Prolog analysis on 64bit pe executables results in no data

jubjub727 commented 2 years ago

I've been running through the large binary guide with a 95MB binary for a few days now. I'm at the prolog analysis step and it runs using 478GB of RAM but then it returns no results. The facts generated by ooanalyzer seem good. I ran a 64bit test executable that I made with references to a static library the target executable uses through the steps and it resulted in the same output. However an older 32bit executable that I ran through worked perfectly and had the desired results. What am I missing here?

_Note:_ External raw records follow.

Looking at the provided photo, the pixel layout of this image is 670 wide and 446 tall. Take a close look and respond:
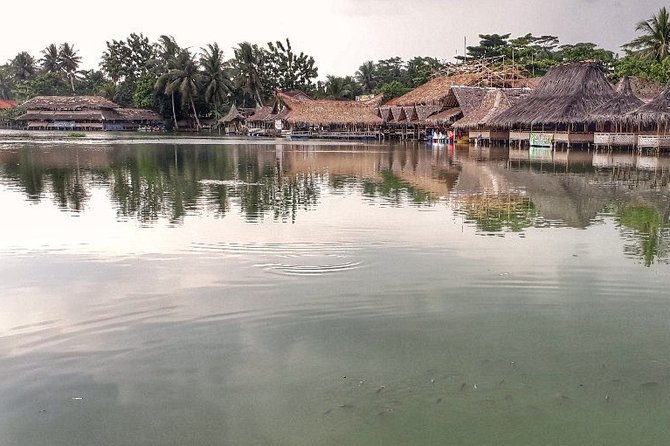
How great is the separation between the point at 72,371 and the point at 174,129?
65.6 m

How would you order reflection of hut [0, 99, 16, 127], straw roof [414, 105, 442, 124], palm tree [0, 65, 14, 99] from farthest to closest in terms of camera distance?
1. palm tree [0, 65, 14, 99]
2. reflection of hut [0, 99, 16, 127]
3. straw roof [414, 105, 442, 124]

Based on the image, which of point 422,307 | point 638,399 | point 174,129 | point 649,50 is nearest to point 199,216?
point 422,307

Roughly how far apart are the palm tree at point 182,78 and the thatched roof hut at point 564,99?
36406 mm

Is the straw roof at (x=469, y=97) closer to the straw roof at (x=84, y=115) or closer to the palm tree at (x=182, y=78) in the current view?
the palm tree at (x=182, y=78)

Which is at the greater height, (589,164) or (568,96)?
(568,96)

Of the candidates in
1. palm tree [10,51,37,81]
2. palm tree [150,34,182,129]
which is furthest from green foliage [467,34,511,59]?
palm tree [10,51,37,81]

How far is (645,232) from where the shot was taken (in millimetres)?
9102

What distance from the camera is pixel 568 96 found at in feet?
100

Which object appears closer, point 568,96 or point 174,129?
point 568,96

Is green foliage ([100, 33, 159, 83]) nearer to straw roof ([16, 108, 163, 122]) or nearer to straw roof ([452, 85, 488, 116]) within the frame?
straw roof ([16, 108, 163, 122])

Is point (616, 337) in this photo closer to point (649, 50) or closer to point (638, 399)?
point (638, 399)

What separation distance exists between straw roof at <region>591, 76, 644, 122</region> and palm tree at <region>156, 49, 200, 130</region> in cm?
4222

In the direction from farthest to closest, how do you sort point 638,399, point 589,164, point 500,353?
1. point 589,164
2. point 500,353
3. point 638,399

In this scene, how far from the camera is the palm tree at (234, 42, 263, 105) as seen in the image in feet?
200
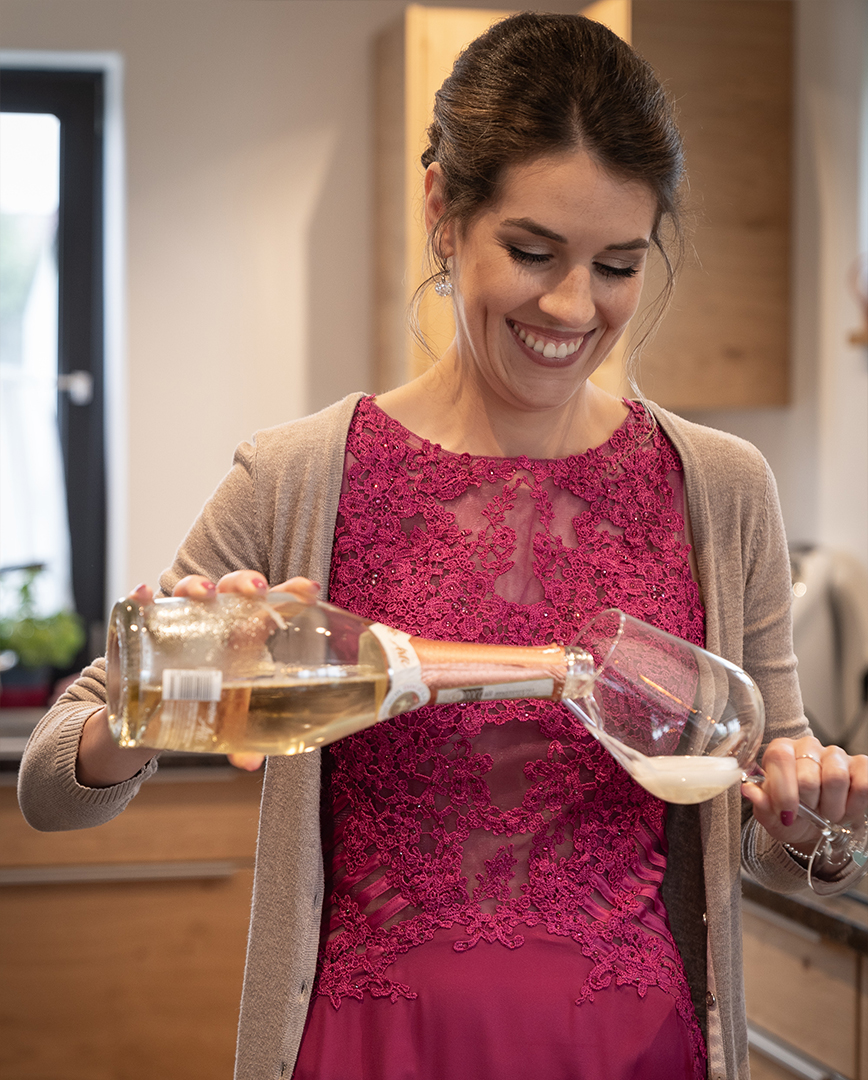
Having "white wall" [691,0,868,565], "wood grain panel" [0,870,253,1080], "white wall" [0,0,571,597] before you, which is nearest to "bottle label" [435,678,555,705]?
"wood grain panel" [0,870,253,1080]

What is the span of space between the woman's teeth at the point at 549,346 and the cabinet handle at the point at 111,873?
150 cm

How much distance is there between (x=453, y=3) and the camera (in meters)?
2.68

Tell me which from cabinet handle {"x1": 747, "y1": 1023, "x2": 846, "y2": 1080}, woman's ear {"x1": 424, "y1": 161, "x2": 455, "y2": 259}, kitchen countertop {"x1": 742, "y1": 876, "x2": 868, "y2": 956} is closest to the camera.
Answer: woman's ear {"x1": 424, "y1": 161, "x2": 455, "y2": 259}

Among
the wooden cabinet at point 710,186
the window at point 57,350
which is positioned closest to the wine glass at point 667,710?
the wooden cabinet at point 710,186

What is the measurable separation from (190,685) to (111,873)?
5.29ft

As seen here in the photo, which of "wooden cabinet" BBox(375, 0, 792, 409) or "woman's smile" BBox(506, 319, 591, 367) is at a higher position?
"wooden cabinet" BBox(375, 0, 792, 409)

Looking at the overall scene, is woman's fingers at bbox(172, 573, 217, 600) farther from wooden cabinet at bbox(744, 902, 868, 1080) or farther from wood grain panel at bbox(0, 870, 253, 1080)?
wood grain panel at bbox(0, 870, 253, 1080)

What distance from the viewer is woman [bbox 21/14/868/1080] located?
36.1 inches

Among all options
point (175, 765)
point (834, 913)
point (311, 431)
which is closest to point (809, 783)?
point (311, 431)

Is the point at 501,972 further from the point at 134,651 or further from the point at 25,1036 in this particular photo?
the point at 25,1036

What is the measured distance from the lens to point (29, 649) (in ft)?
8.32

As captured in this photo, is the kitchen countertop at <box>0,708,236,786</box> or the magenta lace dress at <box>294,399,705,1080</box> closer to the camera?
the magenta lace dress at <box>294,399,705,1080</box>

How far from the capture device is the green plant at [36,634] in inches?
99.9

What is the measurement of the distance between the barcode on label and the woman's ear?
492mm
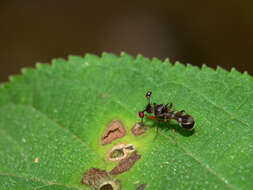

Is there some way to get this to work or is it not possible?

chrome_jl7w3WAxAJ

Prolog Analysis Log:

Guessing is enabled.
Profiling is disabled.
RTTI is enabled.
Reasoning about object oriented constructs based on known facts ...
RTTI was not present.
Entering stage 'Initial reasoning'.
reasonForwardAsManyTimesAsPossible
Starting reasonForward.
Entering stage concludeMethod.
Entering stage concludeVFTableOverwrite.
Entering stage concludeConstructor.
Entering stage concludeNOTConstructor.
Entering stage concludeVFTable.
Entering stage concludeNOTVFTable.
Entering stage concludeVFTableWrite.
Entering stage concludeVFTableEntry.
Entering stage concludeNOTVFTableEntry.
Entering stage concludeVFTableSizeGTE.
Entering stage concludeVFTableSizeLTE.
Entering stage concludeVBTable.
Entering stage concludeVBTableWrite.
Entering stage concludeVBTableEntry.
Entering stage concludeObjectInObject.
Entering stage concludeDerivedClass.
Entering stage concludeNOTDerivedClass.
Entering stage concludeEmbeddedObject.
Entering stage concludeNOTEmbeddedObject.
Entering stage concludeDeletingDestructor.
Entering stage concludeRealDestructor.
Entering stage concludeNOTRealDestructor.
Entering stage concludeClassSizeGTE.
Entering stage concludeClassSizeLTE.
Entering stage concludeClassHasNoBase.
Entering stage concludeClassHasUnknownBase.
Entering stage concludeReusedImplementation.
Entering stage concludeNOTMergeClasses.
Entering stage concludeTrigger.
Entering stage concludeMergeVFTables.
Entering stage concludeMergeClasses.
Entering stage concludeClassCallsMethod.
Entering stage concludeClassRelatedMethod.
reasonForwardAsManyTimesAsPossible complete.
Entering stage 'Initial reasoning complete'.
Making new hypothetical guesses ...
reasoningLoop: guess
Starting guess. There are currently 0 guesses.
Entering stage guessVirtualFunctionCall.
Entering stage guessVFTable.
Entering stage guessVBTable.
Entering stage guessDerivedClass.
Entering stage guessMethod.
Entering stage guessVFTableEntry.
Entering stage guessDeletingDestructor.
Entering stage guessRealDestructor.
Entering stage guessNOTConstructor.
Entering stage guessConstructor.
Entering stage guessNOTMergeClasses.
Entering stage guessClassHasNoBase.
Entering stage guessUnlikelyConstructor.
Entering stage guessMergeClassesB.
Entering stage guessMergeClassesC1.
Entering stage guessMergeClassesC2.
Entering stage guessMergeClassesC3.
Entering stage guessMergeClassesC4.
Entering stage guessMergeClassesD.
Entering stage guessMergeClassesG.
Entering stage guessFinalDeletingDestructor.
Entering stage guessLateMergeClassesF1.
Entering stage guessLateMergeClassesF2.
Entering stage guessLateMergeClasses_G1.
Entering stage guessLateMergeClassesG.
Entering stage guessCommitClassHasNoBase.
reasoningLoop: There are no possible guesses remaining
No plausible guesses remain, finalizing answer.
Entering stage reportResults.
Guessed 0 methods of 0, guessed contrary conclusions: 0 of 0
Guessed 0 constructors of 0, guessed contrary conclusions: 0 of 0
Guessed 0 destructors of 0, guessed contrary conclusions: 0 of 0
Guessed 0 deleting destructors of 0, guessed contrary conclusions: 0 of 0
Guessed 0 virtual function calls of 0, guessed contrary conclusions: 0 of 0
Guessed 0 virtual function tables of 0, guessed contrary conclusions: 0 of 0
Guessed 0 virtual base tables of 0, guessed contrary conclusions: 0 of 0
Guessed 0 virtual function table entries of 0, guessed contrary conclusions: 0 of 0
Guessed 0 derived classes of 0, guessed contrary conclusions: 0 of 0
Guessed 0 embedded objects of 0, guessed contrary conclusions: 0 of 0
Guessed 0 has a base class of 0, guessed contrary conclusions: 0 of 0
Object oriented analysis and reporting complete, exiting.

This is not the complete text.